== Passage to read ==

· · ·

While all domestic enterprises, without any exemptions, must store regulated data in Vietnam, a foreign enterprise is only required to store regulated data and establish a branch or representative office in Vietnam when:

  • It operates in one of the 10 regulated businesses/services mentioned above;
  • It has been warned by the Department for Cybersecurity and Prevention of High-Tech Crime (A05) under the Ministry of Public Security (MPS) that the services it provides have been used to commit a breach of the law on cybersecurity and it has not taken any measures for avoiding, dealing with, fighting against, or preventing such breach, or it has resisted, obstructed, or ignored requests from the relevant authorities.

One interesting note is that compared to the Draft Decree, Decree 53 has removed a third condition that the enterprise “carries out activities of collecting, exploiting [using], analyzing, and processing regulated data.” The intention of the drafter in removing this condition is unclear. The removal could be interpreted to mean that the drafter would like to widen the application scope of Decree 53 compared to the Draft Decree, or the drafter might think that collecting, using, analyzing, and processing online data are obvious and unavoidable activities in the relationship between enterprises and their service users, so there is no need to specify this as one of the triggering conditions.

The act of collecting, using, analyzing, and processing regulated data of enterprises is regulated in a separate clause (Article 26.4) in Decree 53. The wording in this clause is very obscurely drafted. However, it could be understood as follows:

  • If the data an enterprise collects, uses, analyzes, or processes is not completely stored in Vietnam as required for regulated data, the enterprise must cooperate with A05 to verify and store the data which they are collecting, using, analyzing and processing.
  • If an enterprise collects, uses, analyzes, or processes additional data which falls under regulated data, the enterprise must cooperate with A05 to supplement this data to the list of data which needs to be stored in Vietnam.

Thus, it could be interpreted that, with regard to foreign enterprises, this separate clause of collecting, using, analyzing, and processing regulated data must be read together with the triggering conditions mentioned above. In other words, not every foreign enterprise operating in the 10 regulated businesses and not every foreign enterprise collecting, using, analyzing, and processing regulated data is automatically required to store regulated data and establish a branch or representative office in Vietnam; a foreign enterprise is only required to do so when both triggering conditions are fulfilled.

In addition, if an enterprise is required to store regulated data in Vietnam when the two triggering conditions are fulfilled, but it has not stored all the regulated data in Vietnam as required (for example, if a portion of this regulated data is stored overseas without any backup/mirror copy stored in Vietnam), A05 can then request the enterprise to cooperate to verify the data and ensure all regulated data is locally stored.

 If a foreign enterprise is required to store regulated data and establish a branch or representative office in Vietnam, it would receive a decision of the Minister of Public Security requiring it to do so. Within 12 months from the date of the decision, the enterprise must complete the storage of data and establishment of a branch or representative office in Vietnam in compliance with relevant laws. Enterprises which do not comply with data localization requirements, depending on the nature and degree of violation, will be dealt with according to the law.

(iv) Force majeure

In cases of force majeure where a foreign enterprise’s compliance with the MPS’s decision to locally store regulated data in Vietnam is not possible, the enterprise must notify A05 within three working days for verification of the authenticity of force majeure. In this case, the enterprise has 30 working days to find a corrective solution.

· · ·

== A series of items ==
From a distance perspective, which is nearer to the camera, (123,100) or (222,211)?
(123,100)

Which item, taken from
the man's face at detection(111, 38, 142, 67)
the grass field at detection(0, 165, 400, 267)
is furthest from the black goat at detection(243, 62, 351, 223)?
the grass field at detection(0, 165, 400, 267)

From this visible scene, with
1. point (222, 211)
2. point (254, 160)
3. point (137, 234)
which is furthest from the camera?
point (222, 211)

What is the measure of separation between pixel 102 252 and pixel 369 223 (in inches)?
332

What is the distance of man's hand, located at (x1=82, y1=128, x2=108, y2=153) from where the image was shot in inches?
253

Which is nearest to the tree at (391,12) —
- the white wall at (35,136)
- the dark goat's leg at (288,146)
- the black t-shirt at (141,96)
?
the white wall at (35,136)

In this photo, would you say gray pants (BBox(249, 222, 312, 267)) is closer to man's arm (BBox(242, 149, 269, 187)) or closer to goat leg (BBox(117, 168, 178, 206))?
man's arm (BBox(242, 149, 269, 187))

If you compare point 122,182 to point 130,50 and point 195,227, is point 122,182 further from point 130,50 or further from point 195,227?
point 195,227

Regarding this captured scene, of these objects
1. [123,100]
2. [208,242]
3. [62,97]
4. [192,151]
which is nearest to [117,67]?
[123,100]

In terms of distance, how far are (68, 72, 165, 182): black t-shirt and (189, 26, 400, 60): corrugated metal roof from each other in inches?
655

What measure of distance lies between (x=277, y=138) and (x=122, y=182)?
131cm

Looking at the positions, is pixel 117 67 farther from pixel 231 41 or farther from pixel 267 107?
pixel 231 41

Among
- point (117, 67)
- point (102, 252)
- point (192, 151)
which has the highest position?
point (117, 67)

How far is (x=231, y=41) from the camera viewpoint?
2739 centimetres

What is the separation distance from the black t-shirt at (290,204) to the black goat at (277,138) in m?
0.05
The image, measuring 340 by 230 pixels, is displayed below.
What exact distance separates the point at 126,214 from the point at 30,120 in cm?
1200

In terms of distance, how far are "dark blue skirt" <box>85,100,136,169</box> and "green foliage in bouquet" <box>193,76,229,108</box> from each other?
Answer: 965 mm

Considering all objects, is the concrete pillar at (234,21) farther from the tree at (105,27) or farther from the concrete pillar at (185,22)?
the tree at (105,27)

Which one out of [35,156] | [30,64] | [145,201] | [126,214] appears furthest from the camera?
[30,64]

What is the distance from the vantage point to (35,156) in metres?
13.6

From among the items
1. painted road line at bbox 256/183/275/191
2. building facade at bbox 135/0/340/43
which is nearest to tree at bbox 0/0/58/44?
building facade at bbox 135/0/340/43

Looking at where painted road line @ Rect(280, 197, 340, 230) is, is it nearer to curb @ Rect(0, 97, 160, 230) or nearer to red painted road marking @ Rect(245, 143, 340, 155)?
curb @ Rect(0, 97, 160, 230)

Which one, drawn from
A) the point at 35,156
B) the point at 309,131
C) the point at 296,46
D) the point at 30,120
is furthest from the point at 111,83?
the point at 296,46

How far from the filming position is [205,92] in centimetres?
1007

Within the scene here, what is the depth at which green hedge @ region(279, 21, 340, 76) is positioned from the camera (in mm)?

· · ·

== Given task 1 ==
Answer these from the passage on Decree 53:
(a) Which article of Decree 53 covers collecting, using, analyzing, and processing regulated data?
(b) How many months does a foreign enterprise have from the Minister's decision to complete data storage and set up a branch or representative office?
(c) In a case of force majeure, within how many working days must the enterprise notify A05?
== Given task 2 ==
Write out the passage on Decree 53 word for word, beginning at the words "The act of collecting, using, analyzing, and" and stopping after "analyzing and processing.".
Rely only on the passage on Decree 53 for your answers.

== Task output 1 ==
(a) Article 26.4
(b) 12 months
(c) Three working days

== Task output 2 ==
The act of collecting, using, analyzing, and processing regulated data of enterprises is regulated in a separate clause (Article 26.4) in Decree 53. The wording in this clause is very obscurely drafted. However, it could be understood as follows:

  • If the data an enterprise collects, uses, analyzes, or processes is not completely stored in Vietnam as required for regulated data, the enterprise must cooperate with A05 to verify and store the data which they are collecting, using, analyzing and processing.